Novel exostosin-2 mutation identified in a Chinese family with hereditary multiple osteochondroma
- Weiwei Ruan
- Li Cao
- Zhonghua Chen
- Mingxiang Kong
- Qing Bi
Published online on: January 22, 2018
Copyright: © Ruan et al.
This is an open access article distributed under the terms of Creative Commons Attribution License.
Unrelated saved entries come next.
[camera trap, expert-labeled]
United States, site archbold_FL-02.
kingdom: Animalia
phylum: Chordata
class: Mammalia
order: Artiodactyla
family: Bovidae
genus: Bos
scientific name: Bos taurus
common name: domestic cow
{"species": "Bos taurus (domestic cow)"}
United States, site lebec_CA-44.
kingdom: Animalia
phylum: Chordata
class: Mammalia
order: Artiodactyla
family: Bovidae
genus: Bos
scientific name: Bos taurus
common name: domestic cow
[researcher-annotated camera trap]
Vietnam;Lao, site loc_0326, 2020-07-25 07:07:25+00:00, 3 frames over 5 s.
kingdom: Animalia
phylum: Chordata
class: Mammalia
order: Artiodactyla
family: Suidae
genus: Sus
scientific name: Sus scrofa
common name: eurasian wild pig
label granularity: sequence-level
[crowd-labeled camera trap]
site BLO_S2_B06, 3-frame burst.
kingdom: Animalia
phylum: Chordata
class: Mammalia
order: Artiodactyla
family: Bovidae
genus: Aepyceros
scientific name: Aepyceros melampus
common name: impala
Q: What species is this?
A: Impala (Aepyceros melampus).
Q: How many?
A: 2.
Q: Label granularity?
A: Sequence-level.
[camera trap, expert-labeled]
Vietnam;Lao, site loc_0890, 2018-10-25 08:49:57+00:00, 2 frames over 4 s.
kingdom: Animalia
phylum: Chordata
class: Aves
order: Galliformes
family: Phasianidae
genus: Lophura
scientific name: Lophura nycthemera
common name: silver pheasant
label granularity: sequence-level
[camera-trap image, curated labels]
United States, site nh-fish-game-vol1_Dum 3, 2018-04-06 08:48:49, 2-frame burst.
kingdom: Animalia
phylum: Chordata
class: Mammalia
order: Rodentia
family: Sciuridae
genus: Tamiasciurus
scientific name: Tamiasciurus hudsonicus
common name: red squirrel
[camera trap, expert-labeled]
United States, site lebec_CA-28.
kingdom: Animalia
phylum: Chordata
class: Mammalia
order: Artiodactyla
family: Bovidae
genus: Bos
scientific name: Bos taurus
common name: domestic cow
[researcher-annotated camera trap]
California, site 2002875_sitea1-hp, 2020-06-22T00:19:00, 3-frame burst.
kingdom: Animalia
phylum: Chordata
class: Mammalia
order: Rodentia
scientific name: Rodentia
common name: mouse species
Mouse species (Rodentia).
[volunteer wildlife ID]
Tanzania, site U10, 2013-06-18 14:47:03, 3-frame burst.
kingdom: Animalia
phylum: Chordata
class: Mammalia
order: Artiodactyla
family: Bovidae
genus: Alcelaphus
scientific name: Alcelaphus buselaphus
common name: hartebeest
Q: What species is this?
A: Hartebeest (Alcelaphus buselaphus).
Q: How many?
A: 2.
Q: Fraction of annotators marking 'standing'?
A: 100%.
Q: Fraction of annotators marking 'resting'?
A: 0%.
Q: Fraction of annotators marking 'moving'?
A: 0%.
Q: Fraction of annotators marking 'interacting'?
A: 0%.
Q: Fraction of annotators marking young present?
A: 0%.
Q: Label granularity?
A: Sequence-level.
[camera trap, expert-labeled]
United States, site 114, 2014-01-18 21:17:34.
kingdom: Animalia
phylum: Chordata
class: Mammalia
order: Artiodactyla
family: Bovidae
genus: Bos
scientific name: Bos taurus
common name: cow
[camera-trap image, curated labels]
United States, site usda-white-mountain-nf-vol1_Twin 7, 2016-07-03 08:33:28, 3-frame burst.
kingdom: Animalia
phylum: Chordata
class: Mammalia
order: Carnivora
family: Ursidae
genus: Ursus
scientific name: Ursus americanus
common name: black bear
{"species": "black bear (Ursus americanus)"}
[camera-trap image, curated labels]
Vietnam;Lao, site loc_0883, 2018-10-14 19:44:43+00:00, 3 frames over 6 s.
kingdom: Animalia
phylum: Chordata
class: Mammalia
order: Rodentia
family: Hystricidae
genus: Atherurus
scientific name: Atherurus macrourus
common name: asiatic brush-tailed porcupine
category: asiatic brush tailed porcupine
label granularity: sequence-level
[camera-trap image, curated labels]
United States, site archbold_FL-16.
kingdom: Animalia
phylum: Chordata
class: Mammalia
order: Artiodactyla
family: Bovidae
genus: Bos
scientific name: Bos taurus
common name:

Hereditary multiple osteochondroma (HMO) is an autosomal dominant genetic disorder characterized by multiple outgrowing bony tumors capped by cartilage, generally affecting the metaphyses. The disease is known as hereditary multiple exostoses, familial exostosis, multiple cartilaginous exostoses or hereditary malformation of cartilage. The prevalence of HMO in Europe and the Unites States is ~1:100,000, although it has not been reported in China. The disease is often accompanied by pain, asymmetry and skeletal malformations, including forearm and leg bending deformities, limb length discrepancies, and knee internal and external rotation abnormalities. Mutations to exostosin‑1 (EXT1) and EXT2 mutations cause insufficient heparan sulfate biosynthesis, leading to chondrocyte proliferation, abnormal bone growth in neighboring regions, multiple exostoses, and ultimately malignant transformation. The risk of malignant degeneration to osteochondrosarcoma increases with age, despite the low lifetime risk (~1%). The present study selected a clinical feature of typical HMO pedigrees, and examined mutations in family members by Sanger sequencing. Each of the five patients examined had a novel heterozygous nonsense mutation, c.67C>T p.Arg23*. The mutation is located prior to the EXT2 exostosin domains in the amino acid sequence and results in a protein truncation of the 705 C‑terminal amino acids. The present study provides molecular genetic evidence for a novel causal mechanism of HMO, and provides the basis for clinical genetic counseling for similar diseases.